___ Data for this exercise

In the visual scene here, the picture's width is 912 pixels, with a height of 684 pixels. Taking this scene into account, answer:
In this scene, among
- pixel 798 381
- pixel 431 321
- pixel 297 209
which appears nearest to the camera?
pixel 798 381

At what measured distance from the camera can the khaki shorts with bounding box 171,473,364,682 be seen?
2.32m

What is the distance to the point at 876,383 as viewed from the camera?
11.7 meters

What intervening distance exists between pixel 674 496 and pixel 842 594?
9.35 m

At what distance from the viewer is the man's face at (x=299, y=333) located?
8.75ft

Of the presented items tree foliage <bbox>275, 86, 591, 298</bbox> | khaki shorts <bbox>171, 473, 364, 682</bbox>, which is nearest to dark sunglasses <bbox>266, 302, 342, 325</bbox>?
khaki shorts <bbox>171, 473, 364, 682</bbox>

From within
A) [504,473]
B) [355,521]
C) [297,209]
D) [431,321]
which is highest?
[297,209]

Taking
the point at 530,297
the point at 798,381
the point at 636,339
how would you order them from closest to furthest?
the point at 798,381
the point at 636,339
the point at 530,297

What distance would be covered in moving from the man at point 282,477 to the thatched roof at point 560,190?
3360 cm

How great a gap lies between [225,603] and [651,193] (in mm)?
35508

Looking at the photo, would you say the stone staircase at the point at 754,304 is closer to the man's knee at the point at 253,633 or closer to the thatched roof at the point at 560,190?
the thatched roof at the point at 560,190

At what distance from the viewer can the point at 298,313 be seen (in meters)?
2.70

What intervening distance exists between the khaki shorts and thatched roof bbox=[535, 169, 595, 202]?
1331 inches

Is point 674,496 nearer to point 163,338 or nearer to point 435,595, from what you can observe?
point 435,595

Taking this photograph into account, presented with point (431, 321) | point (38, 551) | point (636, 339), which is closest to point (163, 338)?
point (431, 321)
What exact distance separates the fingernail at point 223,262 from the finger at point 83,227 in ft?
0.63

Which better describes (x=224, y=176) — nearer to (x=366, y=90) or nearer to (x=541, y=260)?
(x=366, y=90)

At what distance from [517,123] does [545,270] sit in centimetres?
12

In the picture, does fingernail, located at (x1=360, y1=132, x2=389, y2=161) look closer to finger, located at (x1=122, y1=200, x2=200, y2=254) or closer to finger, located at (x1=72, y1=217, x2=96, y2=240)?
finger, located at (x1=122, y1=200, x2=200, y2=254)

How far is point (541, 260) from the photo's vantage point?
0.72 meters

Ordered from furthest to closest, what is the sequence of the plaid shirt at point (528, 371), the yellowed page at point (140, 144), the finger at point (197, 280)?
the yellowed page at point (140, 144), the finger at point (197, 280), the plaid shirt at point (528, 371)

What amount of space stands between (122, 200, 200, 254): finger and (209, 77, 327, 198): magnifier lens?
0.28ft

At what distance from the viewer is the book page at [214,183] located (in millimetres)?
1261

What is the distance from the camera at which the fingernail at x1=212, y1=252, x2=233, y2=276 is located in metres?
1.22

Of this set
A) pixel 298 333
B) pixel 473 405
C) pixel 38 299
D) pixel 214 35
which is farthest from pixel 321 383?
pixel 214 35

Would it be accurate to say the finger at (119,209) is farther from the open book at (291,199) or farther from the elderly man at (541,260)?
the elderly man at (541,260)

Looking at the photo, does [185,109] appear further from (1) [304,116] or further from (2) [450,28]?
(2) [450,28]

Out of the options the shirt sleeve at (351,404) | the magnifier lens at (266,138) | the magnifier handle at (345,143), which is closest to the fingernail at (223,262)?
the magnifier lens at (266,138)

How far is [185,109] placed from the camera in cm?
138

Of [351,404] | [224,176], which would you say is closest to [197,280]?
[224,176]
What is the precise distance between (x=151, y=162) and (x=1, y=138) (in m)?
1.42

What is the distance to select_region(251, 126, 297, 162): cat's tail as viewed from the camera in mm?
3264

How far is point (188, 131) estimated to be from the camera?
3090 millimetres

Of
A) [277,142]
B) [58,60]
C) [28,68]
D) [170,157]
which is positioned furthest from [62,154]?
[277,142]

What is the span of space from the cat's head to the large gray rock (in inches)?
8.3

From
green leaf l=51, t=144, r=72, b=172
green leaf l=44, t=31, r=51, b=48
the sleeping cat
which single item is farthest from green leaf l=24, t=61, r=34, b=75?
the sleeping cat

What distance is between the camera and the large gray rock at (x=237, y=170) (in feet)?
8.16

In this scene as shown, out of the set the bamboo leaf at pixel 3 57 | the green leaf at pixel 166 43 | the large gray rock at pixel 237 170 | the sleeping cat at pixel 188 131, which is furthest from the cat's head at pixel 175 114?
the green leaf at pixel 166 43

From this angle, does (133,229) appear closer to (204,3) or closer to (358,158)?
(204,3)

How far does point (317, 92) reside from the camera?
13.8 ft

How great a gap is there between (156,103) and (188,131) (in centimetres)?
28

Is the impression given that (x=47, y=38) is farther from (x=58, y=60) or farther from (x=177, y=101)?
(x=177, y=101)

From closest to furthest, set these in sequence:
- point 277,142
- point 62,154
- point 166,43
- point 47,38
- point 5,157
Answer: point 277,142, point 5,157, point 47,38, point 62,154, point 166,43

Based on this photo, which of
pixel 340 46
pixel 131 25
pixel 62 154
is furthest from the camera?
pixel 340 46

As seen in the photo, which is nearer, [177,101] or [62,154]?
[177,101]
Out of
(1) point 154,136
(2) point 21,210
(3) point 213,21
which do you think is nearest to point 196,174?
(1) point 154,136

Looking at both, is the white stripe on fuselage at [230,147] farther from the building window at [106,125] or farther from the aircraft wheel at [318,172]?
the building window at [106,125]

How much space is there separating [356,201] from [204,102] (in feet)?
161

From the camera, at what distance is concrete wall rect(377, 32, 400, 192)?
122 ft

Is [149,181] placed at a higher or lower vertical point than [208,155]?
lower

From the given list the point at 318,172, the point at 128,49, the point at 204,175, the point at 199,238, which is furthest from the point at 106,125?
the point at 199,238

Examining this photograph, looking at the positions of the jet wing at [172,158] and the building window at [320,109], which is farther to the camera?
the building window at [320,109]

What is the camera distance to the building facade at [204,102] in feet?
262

______

* **Required work**
Copy out every entry above word for word, from the first to the last.

* **Exercise response**
In the visual scene here, the picture's width is 912 pixels, with a height of 684 pixels. Taking this scene into account, answer:
In this scene, among
- pixel 798 381
- pixel 431 321
- pixel 297 209
which appears nearest to the camera?
pixel 798 381

At what measured distance from the camera can the khaki shorts with bounding box 171,473,364,682 be seen?
2.32m

What is the distance to the point at 876,383 as viewed from the camera?
11.7 meters

What intervening distance exists between pixel 674 496 and pixel 842 594?
9.35 m

At what distance from the viewer is the man's face at (x=299, y=333) located?
8.75ft

Of the presented items tree foliage <bbox>275, 86, 591, 298</bbox> | khaki shorts <bbox>171, 473, 364, 682</bbox>, which is nearest to dark sunglasses <bbox>266, 302, 342, 325</bbox>?
khaki shorts <bbox>171, 473, 364, 682</bbox>

From within
A) [504,473]
B) [355,521]
C) [297,209]
D) [431,321]
which is highest?
[297,209]

Taking
the point at 530,297
the point at 798,381
the point at 636,339
how would you order them from closest to furthest?
the point at 798,381
the point at 636,339
the point at 530,297

What distance would be covered in moving from the man at point 282,477 to the thatched roof at point 560,190?
3360 cm

How great a gap lies between [225,603] and [651,193] (in mm)?
35508

Looking at the photo, would you say the stone staircase at the point at 754,304 is closer to the man's knee at the point at 253,633 or closer to the thatched roof at the point at 560,190?
the thatched roof at the point at 560,190

At what distance from the viewer can the point at 298,313 be seen (in meters)?
2.70

What intervening distance exists between the khaki shorts and thatched roof bbox=[535, 169, 595, 202]?
1331 inches

Is point 674,496 nearer to point 163,338 or nearer to point 435,595, from what you can observe?
point 435,595

Taking this photograph into account, presented with point (431, 321) | point (38, 551) | point (636, 339), which is closest to point (163, 338)?
point (431, 321)
What exact distance separates the fingernail at point 223,262 from the finger at point 83,227 in ft?
0.63

Which better describes (x=224, y=176) — nearer to (x=366, y=90) or nearer to (x=541, y=260)?
(x=366, y=90)

At what distance from [517,123] does [545,270] sit in centimetres?
12

In the picture, does fingernail, located at (x1=360, y1=132, x2=389, y2=161) look closer to finger, located at (x1=122, y1=200, x2=200, y2=254) or closer to finger, located at (x1=72, y1=217, x2=96, y2=240)?
finger, located at (x1=122, y1=200, x2=200, y2=254)

How far is point (541, 260) from the photo's vantage point?
0.72 meters

Ordered from furthest to closest, what is the sequence of the plaid shirt at point (528, 371), the yellowed page at point (140, 144), the finger at point (197, 280)?
the yellowed page at point (140, 144), the finger at point (197, 280), the plaid shirt at point (528, 371)

What amount of space stands between (122, 200, 200, 254): finger and (209, 77, 327, 198): magnifier lens?
0.28ft

At what distance from the viewer is the book page at [214,183] located (in millimetres)?
1261

What is the distance from the camera at which the fingernail at x1=212, y1=252, x2=233, y2=276 is located in metres?
1.22

Of this set
A) pixel 298 333
B) pixel 473 405
C) pixel 38 299
D) pixel 214 35
which is farthest from pixel 321 383?
pixel 214 35

Would it be accurate to say the finger at (119,209) is farther from the open book at (291,199) or farther from the elderly man at (541,260)?
the elderly man at (541,260)

Looking at the photo, does [185,109] appear further from (1) [304,116] or further from (2) [450,28]?
(2) [450,28]

Out of the options the shirt sleeve at (351,404) | the magnifier lens at (266,138) | the magnifier handle at (345,143), which is closest to the fingernail at (223,262)?
the magnifier lens at (266,138)

How far is [185,109] placed from the camera in cm?
138

Of [351,404] | [224,176], which would you say is closest to [197,280]?
[224,176]
What is the precise distance between (x=151, y=162) and (x=1, y=138) (in m)?
1.42

What is the distance to select_region(251, 126, 297, 162): cat's tail as viewed from the camera in mm?
3264

How far is point (188, 131) estimated to be from the camera?
3090 millimetres

Of
A) [277,142]
B) [58,60]
C) [28,68]
D) [170,157]
which is positioned furthest from [62,154]?
[277,142]

What is the span of space from the cat's head to the large gray rock (in inches)?
8.3

From
green leaf l=51, t=144, r=72, b=172
green leaf l=44, t=31, r=51, b=48
the sleeping cat
which single item is farthest from green leaf l=24, t=61, r=34, b=75?
the sleeping cat

What distance is between the camera and the large gray rock at (x=237, y=170) (in feet)?
8.16

In this scene as shown, out of the set the bamboo leaf at pixel 3 57 | the green leaf at pixel 166 43 | the large gray rock at pixel 237 170 | the sleeping cat at pixel 188 131, which is furthest from the cat's head at pixel 175 114?
the green leaf at pixel 166 43

From this angle, does (133,229) appear closer to (204,3) or closer to (358,158)?
(204,3)

How far does point (317, 92) reside from the camera?
13.8 ft

How great a gap is there between (156,103) and (188,131) (in centimetres)?
28

Is the impression given that (x=47, y=38) is farther from (x=58, y=60) or farther from (x=177, y=101)?
(x=177, y=101)

From closest to furthest, set these in sequence:
- point 277,142
- point 62,154
- point 166,43
- point 47,38
- point 5,157
Answer: point 277,142, point 5,157, point 47,38, point 62,154, point 166,43

Based on this photo, which of
pixel 340 46
pixel 131 25
pixel 62 154
is furthest from the camera?
pixel 340 46

As seen in the photo, which is nearer, [177,101] or [62,154]?
[177,101]
Out of
(1) point 154,136
(2) point 21,210
(3) point 213,21
which do you think is nearest to point 196,174?
(1) point 154,136

Looking at both, is the white stripe on fuselage at [230,147] farther from the building window at [106,125] or farther from the aircraft wheel at [318,172]?
the building window at [106,125]

How much space is there separating [356,201] from [204,102] (in feet)?
161

From the camera, at what distance is concrete wall rect(377, 32, 400, 192)?
122 ft

Is [149,181] placed at a higher or lower vertical point than [208,155]?
lower

From the given list the point at 318,172, the point at 128,49, the point at 204,175, the point at 199,238, which is furthest from the point at 106,125?
the point at 199,238

Examining this photograph, looking at the positions of the jet wing at [172,158] and the building window at [320,109], which is farther to the camera?
the building window at [320,109]

What is the camera distance to the building facade at [204,102] in feet?
262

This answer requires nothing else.